— Instruction —
In the entries below, copy the lines verbatim, starting at the line that contains "Thinking about the" and ending at the line that contains "Answer: the leaf", with both of those lines included.

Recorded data
## start

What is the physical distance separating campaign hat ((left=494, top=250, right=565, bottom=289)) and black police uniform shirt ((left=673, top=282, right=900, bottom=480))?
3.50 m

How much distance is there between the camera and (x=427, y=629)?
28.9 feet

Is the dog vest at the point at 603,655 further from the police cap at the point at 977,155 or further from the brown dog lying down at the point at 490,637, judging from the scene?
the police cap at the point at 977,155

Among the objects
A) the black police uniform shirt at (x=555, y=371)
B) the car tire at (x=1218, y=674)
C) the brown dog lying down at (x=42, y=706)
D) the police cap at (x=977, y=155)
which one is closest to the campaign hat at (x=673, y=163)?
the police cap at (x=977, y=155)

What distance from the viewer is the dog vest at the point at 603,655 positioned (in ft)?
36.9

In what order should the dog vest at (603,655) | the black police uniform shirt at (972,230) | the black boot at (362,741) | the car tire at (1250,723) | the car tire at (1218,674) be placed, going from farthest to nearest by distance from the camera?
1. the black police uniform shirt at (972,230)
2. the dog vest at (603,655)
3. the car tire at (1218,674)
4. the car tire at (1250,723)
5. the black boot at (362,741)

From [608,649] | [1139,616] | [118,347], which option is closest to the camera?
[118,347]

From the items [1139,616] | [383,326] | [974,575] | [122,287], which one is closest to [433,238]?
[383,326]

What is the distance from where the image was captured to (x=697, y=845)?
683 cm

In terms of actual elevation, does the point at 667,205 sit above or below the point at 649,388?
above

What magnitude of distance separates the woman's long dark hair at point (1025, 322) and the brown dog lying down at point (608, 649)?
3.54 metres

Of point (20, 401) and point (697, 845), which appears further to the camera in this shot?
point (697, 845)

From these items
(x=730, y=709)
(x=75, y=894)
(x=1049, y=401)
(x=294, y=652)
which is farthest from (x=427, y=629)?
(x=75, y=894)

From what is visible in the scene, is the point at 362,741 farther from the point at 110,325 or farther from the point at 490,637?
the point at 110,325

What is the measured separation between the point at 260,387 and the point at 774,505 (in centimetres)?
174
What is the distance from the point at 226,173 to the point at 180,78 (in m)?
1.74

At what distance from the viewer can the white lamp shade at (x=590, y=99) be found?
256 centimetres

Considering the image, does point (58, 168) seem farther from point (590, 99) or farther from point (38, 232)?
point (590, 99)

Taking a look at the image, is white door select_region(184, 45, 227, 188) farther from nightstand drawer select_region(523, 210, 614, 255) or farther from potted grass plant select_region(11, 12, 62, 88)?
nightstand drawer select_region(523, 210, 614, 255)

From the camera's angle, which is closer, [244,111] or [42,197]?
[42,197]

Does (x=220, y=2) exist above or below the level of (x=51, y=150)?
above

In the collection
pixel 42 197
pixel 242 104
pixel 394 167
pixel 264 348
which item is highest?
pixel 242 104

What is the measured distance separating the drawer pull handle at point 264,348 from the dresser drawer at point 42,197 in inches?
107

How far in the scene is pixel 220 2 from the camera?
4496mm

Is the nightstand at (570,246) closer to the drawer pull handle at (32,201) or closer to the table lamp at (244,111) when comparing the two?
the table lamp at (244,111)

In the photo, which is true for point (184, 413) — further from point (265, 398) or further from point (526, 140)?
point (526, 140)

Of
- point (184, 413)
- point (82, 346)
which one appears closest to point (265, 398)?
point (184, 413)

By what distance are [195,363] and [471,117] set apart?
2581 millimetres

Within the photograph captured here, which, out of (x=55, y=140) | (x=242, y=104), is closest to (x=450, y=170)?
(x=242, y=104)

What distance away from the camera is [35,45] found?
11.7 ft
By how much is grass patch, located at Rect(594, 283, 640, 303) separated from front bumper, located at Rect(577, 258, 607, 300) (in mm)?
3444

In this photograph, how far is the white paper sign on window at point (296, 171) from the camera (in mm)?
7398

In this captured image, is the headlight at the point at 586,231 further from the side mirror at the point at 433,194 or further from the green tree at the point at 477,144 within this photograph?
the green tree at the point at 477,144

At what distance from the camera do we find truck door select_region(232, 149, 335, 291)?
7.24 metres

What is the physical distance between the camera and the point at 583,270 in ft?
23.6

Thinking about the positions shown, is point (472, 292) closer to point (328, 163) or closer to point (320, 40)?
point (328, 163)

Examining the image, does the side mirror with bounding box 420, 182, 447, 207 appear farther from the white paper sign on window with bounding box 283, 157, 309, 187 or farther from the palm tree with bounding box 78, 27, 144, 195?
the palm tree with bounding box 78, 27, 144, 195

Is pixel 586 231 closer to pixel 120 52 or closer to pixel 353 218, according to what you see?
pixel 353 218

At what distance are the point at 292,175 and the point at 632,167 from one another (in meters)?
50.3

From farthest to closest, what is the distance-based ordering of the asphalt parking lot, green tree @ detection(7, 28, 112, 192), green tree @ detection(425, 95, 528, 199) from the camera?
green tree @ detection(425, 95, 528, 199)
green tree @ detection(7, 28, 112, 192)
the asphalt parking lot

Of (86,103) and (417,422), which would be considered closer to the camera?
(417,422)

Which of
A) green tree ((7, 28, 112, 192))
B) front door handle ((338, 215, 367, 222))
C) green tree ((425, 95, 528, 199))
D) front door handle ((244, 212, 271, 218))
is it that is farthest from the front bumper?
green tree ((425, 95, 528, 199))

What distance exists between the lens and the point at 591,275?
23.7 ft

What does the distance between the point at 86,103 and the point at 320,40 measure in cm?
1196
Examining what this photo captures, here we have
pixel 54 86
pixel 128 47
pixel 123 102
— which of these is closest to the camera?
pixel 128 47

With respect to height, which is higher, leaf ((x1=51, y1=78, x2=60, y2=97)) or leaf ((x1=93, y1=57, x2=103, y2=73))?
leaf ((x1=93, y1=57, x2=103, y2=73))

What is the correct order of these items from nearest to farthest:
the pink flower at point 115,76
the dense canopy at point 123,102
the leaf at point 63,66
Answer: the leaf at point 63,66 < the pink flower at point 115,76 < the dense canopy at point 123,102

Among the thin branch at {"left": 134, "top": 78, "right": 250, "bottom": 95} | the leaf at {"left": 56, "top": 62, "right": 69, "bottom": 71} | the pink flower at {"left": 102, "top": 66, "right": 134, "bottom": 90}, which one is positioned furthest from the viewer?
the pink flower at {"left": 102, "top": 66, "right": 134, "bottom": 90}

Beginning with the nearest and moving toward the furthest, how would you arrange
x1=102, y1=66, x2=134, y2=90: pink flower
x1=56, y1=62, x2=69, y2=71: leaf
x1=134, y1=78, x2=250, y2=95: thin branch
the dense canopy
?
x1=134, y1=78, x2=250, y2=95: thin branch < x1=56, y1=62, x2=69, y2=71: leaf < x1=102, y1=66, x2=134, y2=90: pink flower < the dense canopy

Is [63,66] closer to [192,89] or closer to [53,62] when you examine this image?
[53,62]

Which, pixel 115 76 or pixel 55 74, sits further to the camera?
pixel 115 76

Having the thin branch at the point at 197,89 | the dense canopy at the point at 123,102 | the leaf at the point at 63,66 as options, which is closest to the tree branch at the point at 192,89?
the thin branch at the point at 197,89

## end

— Output of the exercise —
Thinking about the positions shown, is point (472, 292) closer to point (328, 163) or closer to point (320, 40)?
point (328, 163)

Examining the image, does the side mirror with bounding box 420, 182, 447, 207 appear farther from the white paper sign on window with bounding box 283, 157, 309, 187 or farther from the palm tree with bounding box 78, 27, 144, 195?
the palm tree with bounding box 78, 27, 144, 195

Is pixel 586 231 closer to pixel 120 52 or closer to pixel 353 218, according to what you see?
pixel 353 218

At what distance are the point at 292,175 and the point at 632,167 from one another (in meters)?
50.3

From farthest to closest, what is the distance-based ordering of the asphalt parking lot, green tree @ detection(7, 28, 112, 192), green tree @ detection(425, 95, 528, 199) from the camera?
green tree @ detection(425, 95, 528, 199)
green tree @ detection(7, 28, 112, 192)
the asphalt parking lot

Of (86,103) and (417,422), which would be considered closer to the camera?
(417,422)

Which of
A) green tree ((7, 28, 112, 192))
B) front door handle ((338, 215, 367, 222))
C) green tree ((425, 95, 528, 199))
D) front door handle ((244, 212, 271, 218))
is it that is farthest from the front bumper?
green tree ((425, 95, 528, 199))

What distance exists between the lens and the point at 591,275?
23.7 ft

What does the distance between the point at 86,103 and the point at 320,40 measure in cm?
1196
Examining what this photo captures, here we have
pixel 54 86
pixel 128 47
pixel 123 102
— which of these is closest to the camera?
pixel 128 47

With respect to height, which is higher, leaf ((x1=51, y1=78, x2=60, y2=97)) or leaf ((x1=93, y1=57, x2=103, y2=73))?
leaf ((x1=93, y1=57, x2=103, y2=73))

What is the correct order of these items from nearest to farthest:
the pink flower at point 115,76
the dense canopy at point 123,102
the leaf at point 63,66
Answer: the leaf at point 63,66 < the pink flower at point 115,76 < the dense canopy at point 123,102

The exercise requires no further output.